A cloud moved over the sun and the red roof outside the window went dull. What could she have done? Alicia was already dead when she got there. But there’d been that moment last night when Kristen had started to speak about something weird that’d happened and Alicia shut her up.

She called voicemail and listened. Hannah in tears, saying she’d dropped in to Alicia’s on the way to the airport and found cops everywhere. She wanted her mum. She’d still be in the air, Carly calculated. Kristen, flat, robotic, saying she’d told the cops about a big blond guy who’d hassled her and Alicia in the club, and that’s what Alicia had shushed her about, and if it turned out to be him she’d never forgive herself. She was going to the beach for a swim and to decide whether to go to work that night.

Carly rang her back but got voicemail. ‘It’s me. Just checking in.’ She imagined Kristen diving under green waves, trying to ease the pain with churning sand and tidal pull. ‘I know how you feel, but you couldn’t have done anything.’

She hung up, and Linsey pulled her close, kissing her bruised wrist.

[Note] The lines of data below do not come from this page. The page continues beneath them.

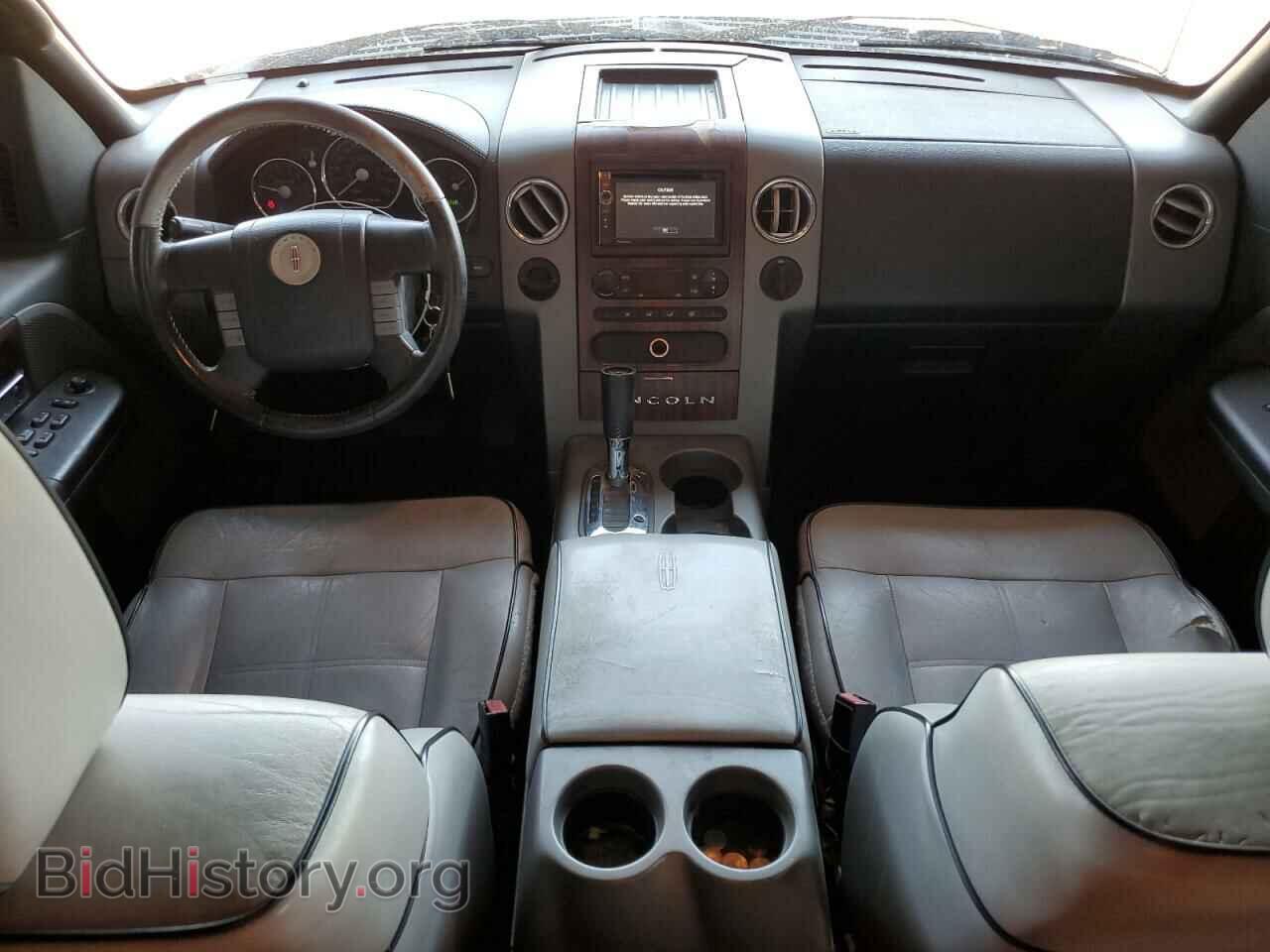 2006 LINCOLN MARK LT - VIN: 5LTPW16536FJ06807 - Фото 8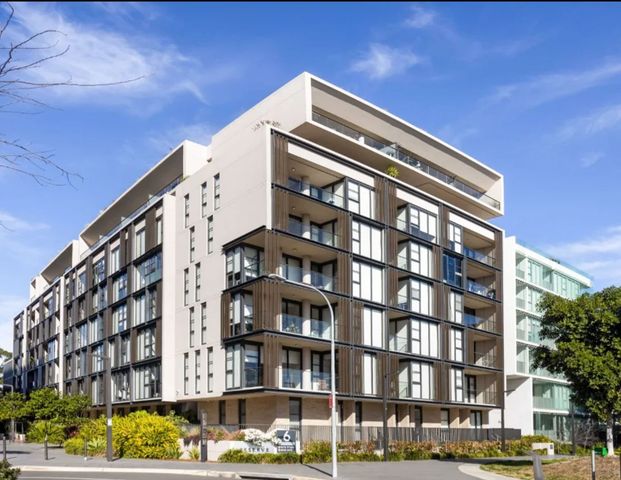 Fully Furnished 1 Bedroom Apartment in Prime Zetland Location - Photo 1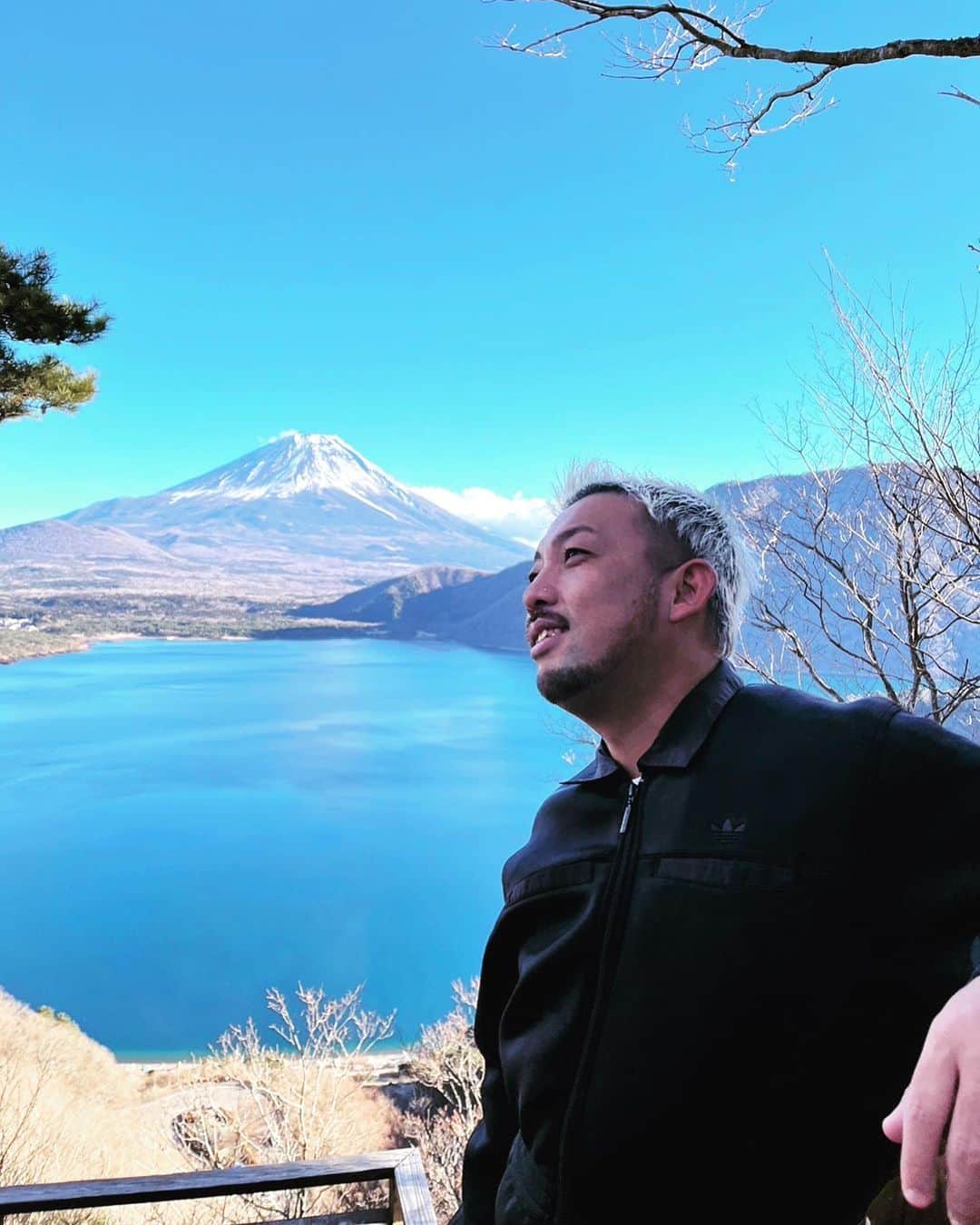 世界のアディ男のインスタグラム：「新年早々、バーのスタッフを連れて一泊行きました。 神社にお参りして、山登って、サウナ行って、飲んで食ってからの帰って大掃除🧹🧽  今年も渋谷、沖縄とアディバーをよろしくお願い申し上げます🥺！  #アディバー #アディ男軍団 #渋谷 #沖縄」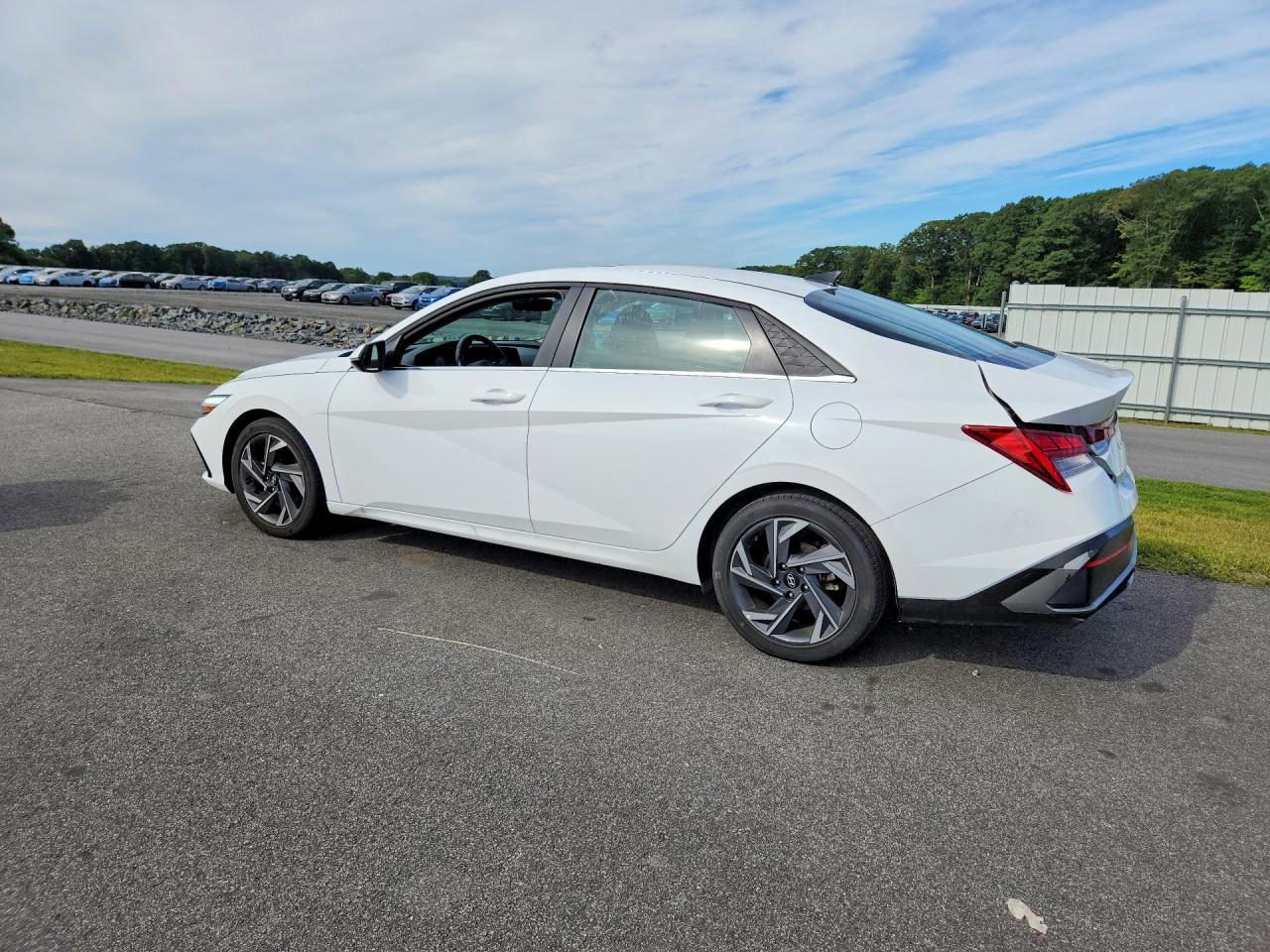 2025 HYUNDAI ELANTRA LIMITED — снимка 2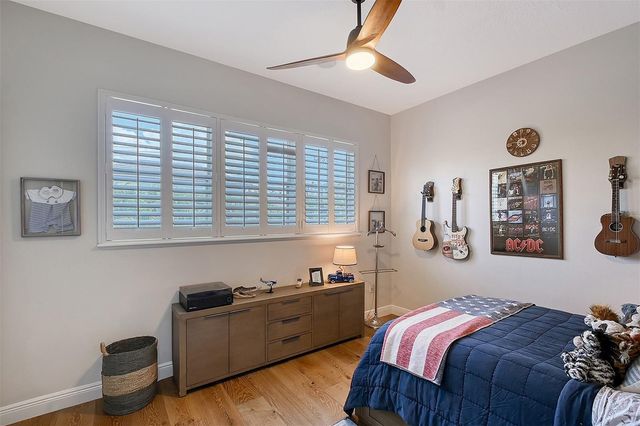 3921 MARAVIC PLACE, Sarasota, FL 34231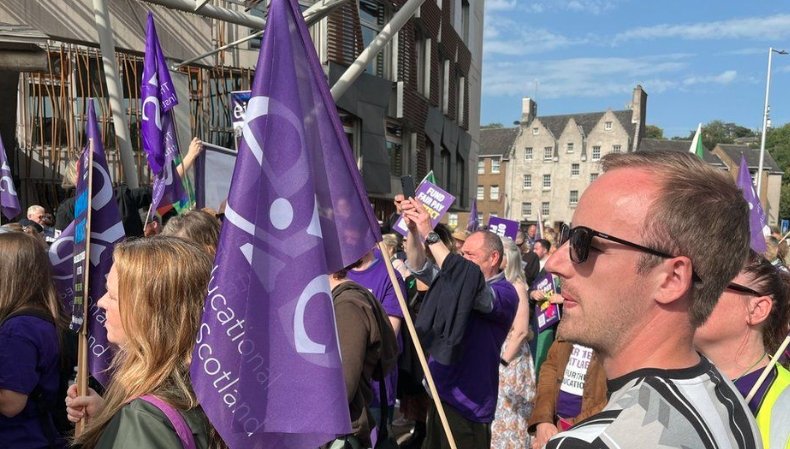 College support staff in Scotland strike over pay and job cuts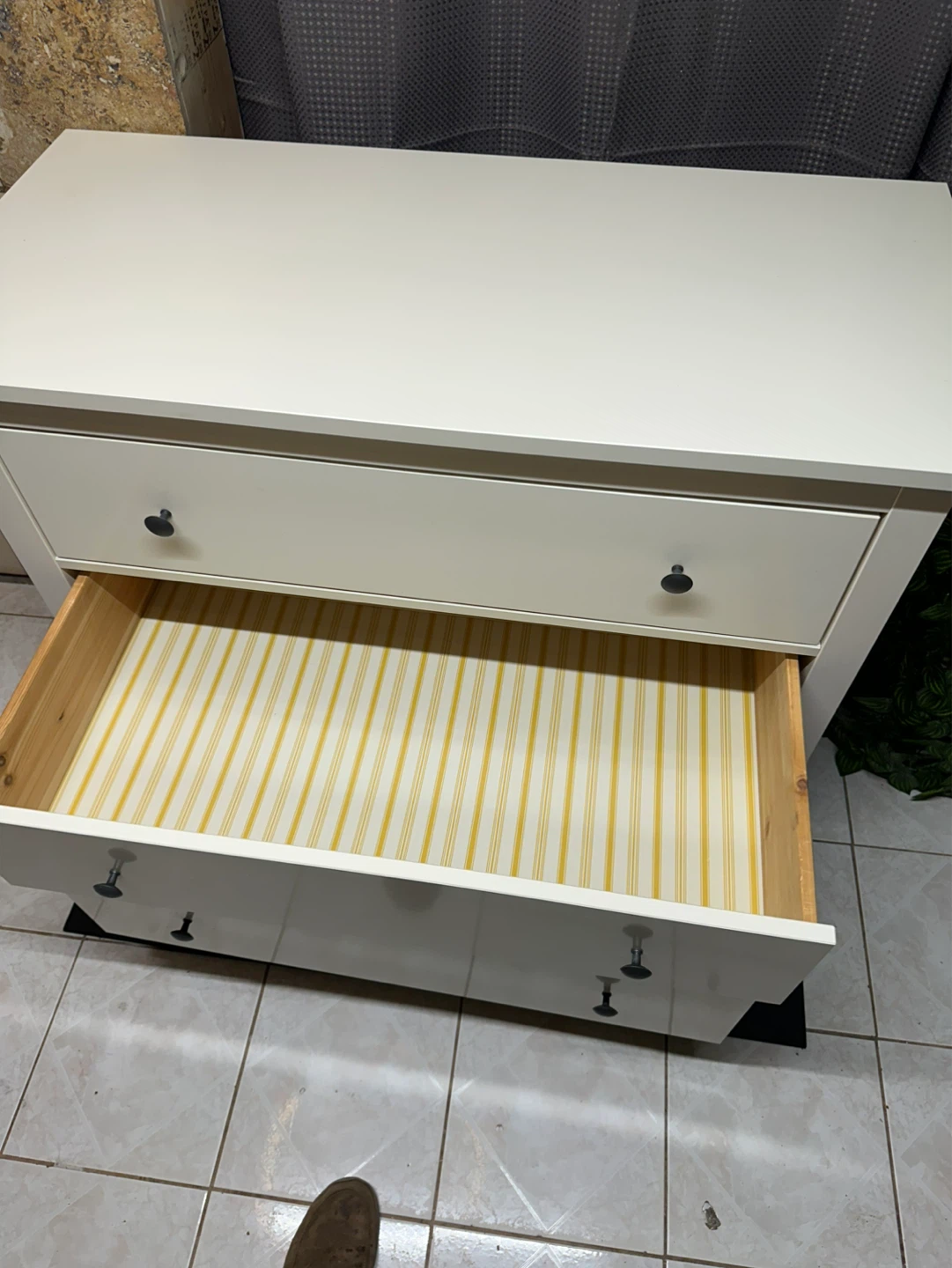 🏡 IKEA’s White 3‑Drawer Dresser — Modern & Clean - photo 5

The roof next door brightened again as the cloud passed and it made Carly think of the photos of Tuscany that Nico had shown them when he and Chris had been here last. ‘My cousin’s villa,’ he’d said, and they’d talked about going there together, the four of them and Alicia and whoever she decided to bring. That night, driving home, she and Linsey had started planning, Carly adding up her long service, Linsey excited about getting her first passport. ‘And by then I’ll be out,’ she’d said, ‘and everyone’ll come to the airport to see us off.’

What could I have done?
Carly asked herself again. What could she do now? She thought of Robbie’s appearance at the club, and Tessa’s suspicious behaviour, both about that and about John Morris.

Linsey snuggled closer. ‘Your skin’s cold.’

‘I’m okay,’ Carly said, as a plan started to form.